Thanks all for your input. In the light of day this morning, I need to push out my desire to have them and let them go somewhere else. They are seriously cute, so I don't think they'll have any problems at all. The attention thing is what got me - Sawyer and Quinn are SUCH attention hogs, that I have to make a conscious effort as it is to spend quality time with the kitty boys I have now. It wouldn't be fair to them to bring in two more. I just have such a soft heart. It probably also really doesn't make much sense, as I was having to mentally go through my budget to pick things that could get bumped to make sure we'd be fine with the litter, the food, and additional vet bills. It just wouldn't make sense. I just hope someone else is willing to take those boys together. Thanks for helping me (a) feel like I'm not insane, and (b) realize it probably isn't the best idea right now.


----------



## Megora (Jun 7, 2010)

Steph - I was going to say that if you get to this point *see video*, then that is way too many. 





 

Well, that and we have 1 shorthaired cat and can't imagine having more than that.


----------



## Jax's Mom (Oct 16, 2009)

You can always take them and try to find homes for them!


----------



## Shalva (Jul 16, 2008)

9 dogs 2 ragdoll cats here.... 
I am afraid I won't be any help at all 
and honestly its a cat... its just another dish and a bit more poop to scoop


----------



## kwhit (Apr 7, 2008)

Deb_Bayne said:


> I've never heard of kittens can't use clumping cat litter, we've used the same clumping litter for our 2 since they came home at 8 and 9 weeks, never had a problem.

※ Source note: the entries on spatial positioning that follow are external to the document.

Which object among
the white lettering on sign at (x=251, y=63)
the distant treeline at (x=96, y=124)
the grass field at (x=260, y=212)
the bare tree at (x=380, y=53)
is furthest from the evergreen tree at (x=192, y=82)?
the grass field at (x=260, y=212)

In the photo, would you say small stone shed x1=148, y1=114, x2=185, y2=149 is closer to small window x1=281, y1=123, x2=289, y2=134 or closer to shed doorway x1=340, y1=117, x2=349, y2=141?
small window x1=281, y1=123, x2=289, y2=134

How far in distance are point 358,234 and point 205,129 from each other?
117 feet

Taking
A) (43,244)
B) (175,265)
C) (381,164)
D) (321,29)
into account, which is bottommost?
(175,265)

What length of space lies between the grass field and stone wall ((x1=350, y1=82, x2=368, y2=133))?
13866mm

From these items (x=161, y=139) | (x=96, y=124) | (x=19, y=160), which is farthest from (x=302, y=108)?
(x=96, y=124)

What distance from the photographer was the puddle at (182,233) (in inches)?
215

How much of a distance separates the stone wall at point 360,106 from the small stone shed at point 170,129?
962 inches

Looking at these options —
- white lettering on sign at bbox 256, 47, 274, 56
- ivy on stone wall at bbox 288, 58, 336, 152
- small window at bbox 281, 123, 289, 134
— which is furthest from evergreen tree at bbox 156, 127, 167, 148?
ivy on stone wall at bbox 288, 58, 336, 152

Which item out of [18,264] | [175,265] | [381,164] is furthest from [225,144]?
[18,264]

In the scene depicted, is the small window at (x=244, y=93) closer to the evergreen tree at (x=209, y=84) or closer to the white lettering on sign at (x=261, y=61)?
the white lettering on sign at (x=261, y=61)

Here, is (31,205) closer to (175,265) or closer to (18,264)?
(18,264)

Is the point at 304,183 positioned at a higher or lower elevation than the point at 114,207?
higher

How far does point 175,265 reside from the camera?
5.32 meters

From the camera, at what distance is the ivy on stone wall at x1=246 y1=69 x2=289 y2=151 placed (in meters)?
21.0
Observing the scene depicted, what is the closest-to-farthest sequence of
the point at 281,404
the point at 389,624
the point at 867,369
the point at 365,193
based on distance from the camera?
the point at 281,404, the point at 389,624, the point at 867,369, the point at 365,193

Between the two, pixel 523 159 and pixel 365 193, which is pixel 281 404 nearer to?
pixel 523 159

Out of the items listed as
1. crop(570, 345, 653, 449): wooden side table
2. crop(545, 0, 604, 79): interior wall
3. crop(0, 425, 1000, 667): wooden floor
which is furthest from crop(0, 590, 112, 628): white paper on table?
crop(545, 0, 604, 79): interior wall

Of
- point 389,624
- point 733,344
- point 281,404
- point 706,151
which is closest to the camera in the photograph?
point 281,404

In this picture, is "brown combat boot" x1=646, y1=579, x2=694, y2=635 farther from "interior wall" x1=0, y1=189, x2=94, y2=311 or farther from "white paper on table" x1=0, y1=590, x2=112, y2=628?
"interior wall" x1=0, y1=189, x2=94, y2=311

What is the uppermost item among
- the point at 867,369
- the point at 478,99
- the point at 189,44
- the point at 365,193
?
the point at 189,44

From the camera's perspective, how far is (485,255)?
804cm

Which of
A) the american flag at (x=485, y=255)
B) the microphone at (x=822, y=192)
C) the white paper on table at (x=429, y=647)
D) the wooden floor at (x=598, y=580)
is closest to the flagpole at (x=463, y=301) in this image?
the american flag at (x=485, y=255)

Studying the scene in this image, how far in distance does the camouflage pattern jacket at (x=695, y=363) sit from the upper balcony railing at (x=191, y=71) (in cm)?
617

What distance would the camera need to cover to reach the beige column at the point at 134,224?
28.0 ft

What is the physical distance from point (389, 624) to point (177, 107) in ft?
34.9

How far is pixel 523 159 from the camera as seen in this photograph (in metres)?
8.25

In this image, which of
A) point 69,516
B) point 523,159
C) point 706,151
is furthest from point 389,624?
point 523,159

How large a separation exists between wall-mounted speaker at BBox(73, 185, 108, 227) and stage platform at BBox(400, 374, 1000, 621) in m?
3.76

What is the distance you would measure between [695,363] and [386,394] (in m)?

The reason is that kittens will ingest the litter, (they will play in it and then lick it off themselves), and it can cause a blockage. When I worked at a vet clinic we had several clients that had lost kittens because of this.



BajaOklahoma said:


> The idea behind the clumping litter is kittens play in the litter. Clumping litter produces more dust, which they would then breathe in.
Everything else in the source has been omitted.